Самуэль. Затея с Дорой полностью провалилась. Все шло чем дальше, тем хуже. Я собирался прервать поездку и переночевать в Мюнхене. И вплоть до ужина, то есть примерно до остановки в Реннсбурге, был уверен, что это получится. Черкнув на листочке пару слов, я попытался сговориться с Рихардом. Он, кажется, даже вообще не прочитал записку, думая только о том, как бы ее спрятать. Но, в конечном счете, не имеет значения: бабенка пошлая, и мне решительно не понравилась. Это только Рихард своими церемонными обращениями и любезностями возводил ее Бог весть во что.

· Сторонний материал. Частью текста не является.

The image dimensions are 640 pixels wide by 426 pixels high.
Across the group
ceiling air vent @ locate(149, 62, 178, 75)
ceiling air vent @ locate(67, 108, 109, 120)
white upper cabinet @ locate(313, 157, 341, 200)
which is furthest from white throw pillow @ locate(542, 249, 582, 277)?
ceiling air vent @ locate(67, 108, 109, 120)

И этим, кажется, укрепил ее идиотскую жеманность, которая в автомобиле сделалась, наконец, просто невыносимой. В результате при прощании она превратилась в совершенно сентиментальную Гретхен; Рихард, который, естественно, нес ее чемодан, вел себя так, словно она его незаслуженно осчастливила, а у меня было только какое-то ощущение неловкости. Чтобы кратко сформулировать: женщины, путешествующие в одиночку или желающие еще как-то продемонстрировать свою самостоятельность, не должны в таком случае снова прибегать к обычному, а сегодня, может быть, уже и устаревшему кокетству – то привлекать, то отталкивать и из возникающего при этом смущения извлекать для себя преимущества. Потому что таких раскусывают и очень скоро позволяют оттолкнуть себя дальше, чем им это, по всей вероятности, желательно.